TASK STATEMENT: Rewrite every line of the material, changing "closest" to "nearest" and keeping everything else the same. Leave the pictures out of your answer.

Spatial questions based on pictures:
☆ ☆ ☆ ☆
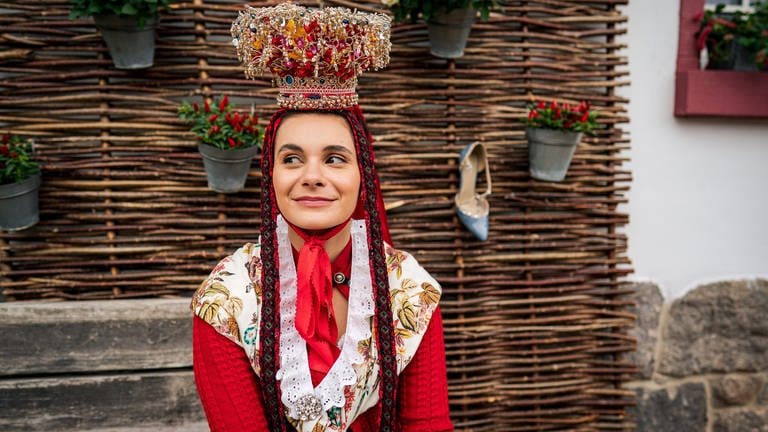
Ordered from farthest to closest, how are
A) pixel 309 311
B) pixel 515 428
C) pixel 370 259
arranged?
1. pixel 515 428
2. pixel 370 259
3. pixel 309 311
☆ ☆ ☆ ☆
SOLUTION TO THE PROBLEM:
Ordered from farthest to nearest, how are
A) pixel 309 311
B) pixel 515 428
C) pixel 370 259
arranged?
1. pixel 515 428
2. pixel 370 259
3. pixel 309 311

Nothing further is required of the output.